▼
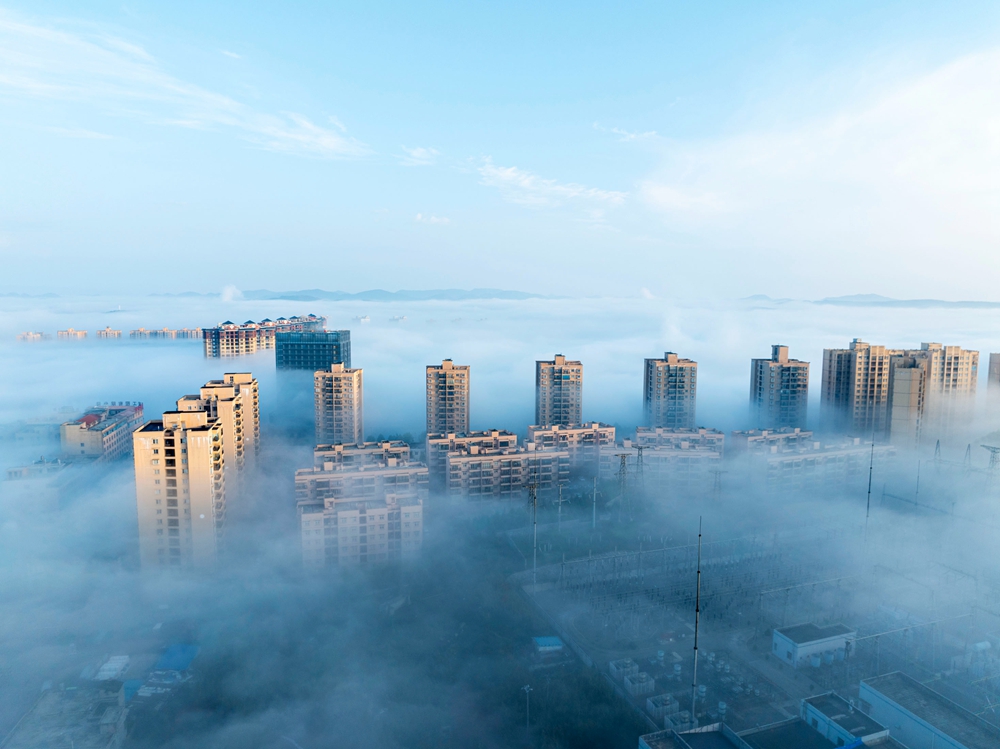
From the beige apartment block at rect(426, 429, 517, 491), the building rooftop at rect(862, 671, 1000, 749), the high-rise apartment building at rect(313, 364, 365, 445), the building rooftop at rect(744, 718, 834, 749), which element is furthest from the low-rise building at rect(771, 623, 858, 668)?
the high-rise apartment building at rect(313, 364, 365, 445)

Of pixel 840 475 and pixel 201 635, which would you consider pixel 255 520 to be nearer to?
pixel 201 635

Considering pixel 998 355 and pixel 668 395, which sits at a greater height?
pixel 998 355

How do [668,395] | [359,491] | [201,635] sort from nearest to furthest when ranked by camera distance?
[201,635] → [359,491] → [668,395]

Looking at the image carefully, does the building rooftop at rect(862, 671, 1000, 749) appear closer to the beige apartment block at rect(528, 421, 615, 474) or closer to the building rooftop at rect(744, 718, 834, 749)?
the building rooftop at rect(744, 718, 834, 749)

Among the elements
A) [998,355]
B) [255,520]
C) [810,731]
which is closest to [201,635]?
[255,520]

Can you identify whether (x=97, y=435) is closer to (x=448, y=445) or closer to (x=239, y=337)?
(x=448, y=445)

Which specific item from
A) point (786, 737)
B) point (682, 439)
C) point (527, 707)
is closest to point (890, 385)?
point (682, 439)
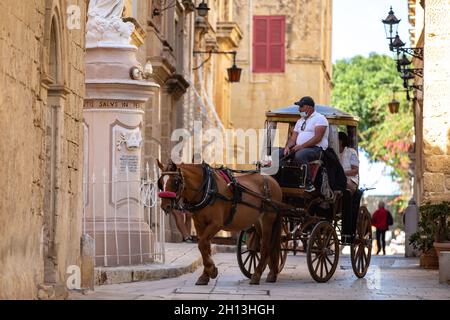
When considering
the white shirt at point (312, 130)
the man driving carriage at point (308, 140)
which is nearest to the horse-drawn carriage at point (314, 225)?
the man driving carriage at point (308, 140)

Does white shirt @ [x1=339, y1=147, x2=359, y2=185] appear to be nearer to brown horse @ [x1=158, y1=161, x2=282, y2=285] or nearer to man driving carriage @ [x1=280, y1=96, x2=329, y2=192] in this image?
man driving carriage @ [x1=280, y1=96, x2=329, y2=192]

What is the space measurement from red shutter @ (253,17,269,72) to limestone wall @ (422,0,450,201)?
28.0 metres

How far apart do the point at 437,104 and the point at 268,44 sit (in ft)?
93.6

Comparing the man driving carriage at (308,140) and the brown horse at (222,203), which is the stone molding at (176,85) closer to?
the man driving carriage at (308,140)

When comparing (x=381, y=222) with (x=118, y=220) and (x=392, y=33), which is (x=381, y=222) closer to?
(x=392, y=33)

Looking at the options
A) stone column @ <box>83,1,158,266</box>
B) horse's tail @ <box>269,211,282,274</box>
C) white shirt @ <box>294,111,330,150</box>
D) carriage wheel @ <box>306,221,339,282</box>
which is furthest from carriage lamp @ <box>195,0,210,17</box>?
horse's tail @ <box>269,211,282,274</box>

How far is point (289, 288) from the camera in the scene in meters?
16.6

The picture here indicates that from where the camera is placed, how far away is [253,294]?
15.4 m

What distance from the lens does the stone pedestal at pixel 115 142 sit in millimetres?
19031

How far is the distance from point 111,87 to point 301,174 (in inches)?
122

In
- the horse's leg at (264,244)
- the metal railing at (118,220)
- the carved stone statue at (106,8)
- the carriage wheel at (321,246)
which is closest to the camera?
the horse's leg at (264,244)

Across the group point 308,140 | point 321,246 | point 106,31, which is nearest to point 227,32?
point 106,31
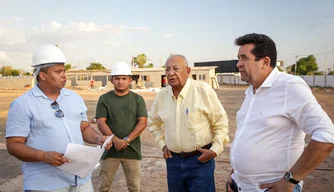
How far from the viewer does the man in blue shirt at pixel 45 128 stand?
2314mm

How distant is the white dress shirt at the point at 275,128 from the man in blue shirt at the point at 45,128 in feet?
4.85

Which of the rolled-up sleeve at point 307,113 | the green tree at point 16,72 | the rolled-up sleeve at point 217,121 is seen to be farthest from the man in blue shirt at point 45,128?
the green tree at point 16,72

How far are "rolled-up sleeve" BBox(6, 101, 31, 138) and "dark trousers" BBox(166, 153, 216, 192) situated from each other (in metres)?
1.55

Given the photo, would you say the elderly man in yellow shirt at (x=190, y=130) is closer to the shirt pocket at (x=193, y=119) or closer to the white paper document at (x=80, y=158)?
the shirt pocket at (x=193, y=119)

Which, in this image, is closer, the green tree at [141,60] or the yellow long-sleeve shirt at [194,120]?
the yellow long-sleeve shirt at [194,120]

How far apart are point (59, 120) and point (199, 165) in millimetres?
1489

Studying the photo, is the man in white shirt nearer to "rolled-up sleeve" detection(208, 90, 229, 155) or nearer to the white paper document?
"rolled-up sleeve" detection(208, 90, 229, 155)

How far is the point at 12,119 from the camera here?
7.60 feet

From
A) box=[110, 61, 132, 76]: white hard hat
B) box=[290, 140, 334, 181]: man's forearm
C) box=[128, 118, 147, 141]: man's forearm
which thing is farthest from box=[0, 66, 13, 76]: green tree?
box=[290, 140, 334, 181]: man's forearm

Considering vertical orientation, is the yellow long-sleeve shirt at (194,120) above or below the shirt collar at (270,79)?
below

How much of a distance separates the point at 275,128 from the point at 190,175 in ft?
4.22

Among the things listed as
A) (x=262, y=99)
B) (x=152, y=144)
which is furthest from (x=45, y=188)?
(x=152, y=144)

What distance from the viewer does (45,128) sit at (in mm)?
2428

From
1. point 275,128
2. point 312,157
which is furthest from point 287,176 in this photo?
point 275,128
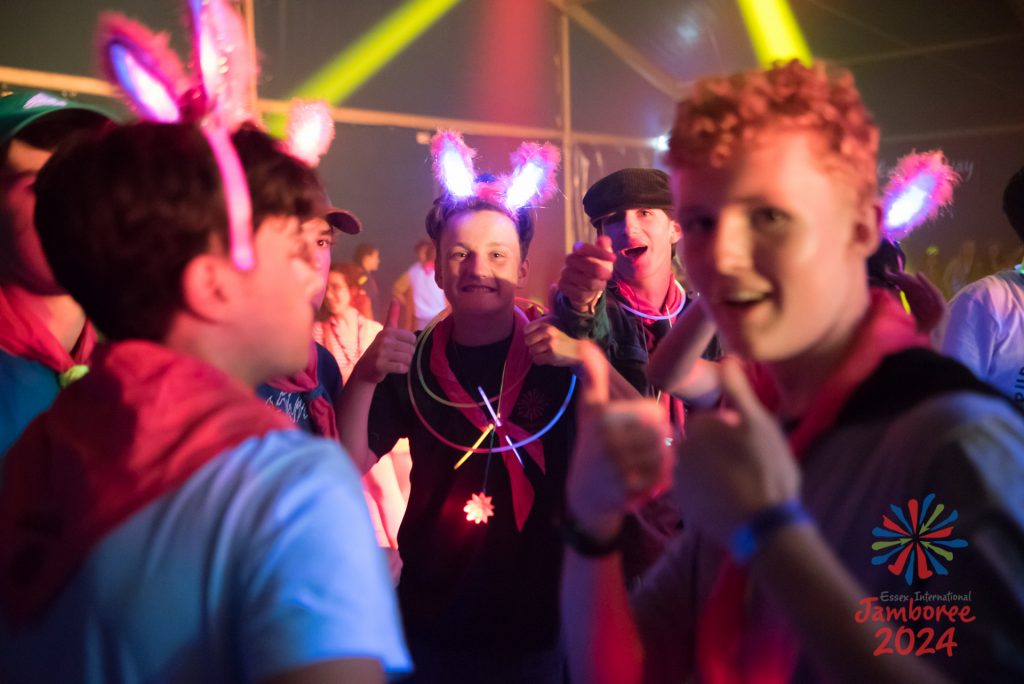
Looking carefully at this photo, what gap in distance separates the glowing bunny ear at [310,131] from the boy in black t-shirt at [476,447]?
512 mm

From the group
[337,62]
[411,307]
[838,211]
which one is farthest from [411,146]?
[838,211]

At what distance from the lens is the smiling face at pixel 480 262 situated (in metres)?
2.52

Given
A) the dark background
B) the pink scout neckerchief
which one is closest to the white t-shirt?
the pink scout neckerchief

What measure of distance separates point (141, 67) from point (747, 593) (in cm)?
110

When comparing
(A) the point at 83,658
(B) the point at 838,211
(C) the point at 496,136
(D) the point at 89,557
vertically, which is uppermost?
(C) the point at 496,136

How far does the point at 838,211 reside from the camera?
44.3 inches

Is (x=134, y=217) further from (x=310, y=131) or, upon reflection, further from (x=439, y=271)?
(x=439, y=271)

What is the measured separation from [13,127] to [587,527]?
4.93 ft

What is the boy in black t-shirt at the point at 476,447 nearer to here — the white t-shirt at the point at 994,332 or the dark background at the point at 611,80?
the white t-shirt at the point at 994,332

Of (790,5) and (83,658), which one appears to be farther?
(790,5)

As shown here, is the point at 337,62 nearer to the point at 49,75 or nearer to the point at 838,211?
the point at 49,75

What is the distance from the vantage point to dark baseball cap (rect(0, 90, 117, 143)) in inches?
▲
Return everything from the start of the items down to the line containing "[201,635] → [359,491] → [668,395]", word for word, with both ends included. Leave the pictures out of your answer.

■ RESULT FOR THIS EXERCISE ■
From the beige apartment block at rect(426, 429, 517, 491), the building rooftop at rect(862, 671, 1000, 749), the high-rise apartment building at rect(313, 364, 365, 445), the building rooftop at rect(744, 718, 834, 749), which element is furthest from the low-rise building at rect(771, 623, 858, 668)?
the high-rise apartment building at rect(313, 364, 365, 445)

Of pixel 840 475 and pixel 201 635, which would you consider pixel 255 520 to be nearer to?
pixel 201 635

Considering pixel 998 355 and pixel 668 395, which sits at a greater height?
pixel 998 355

How do [668,395] | [359,491] | [201,635] sort from nearest to furthest when ranked by camera distance?
[201,635] → [359,491] → [668,395]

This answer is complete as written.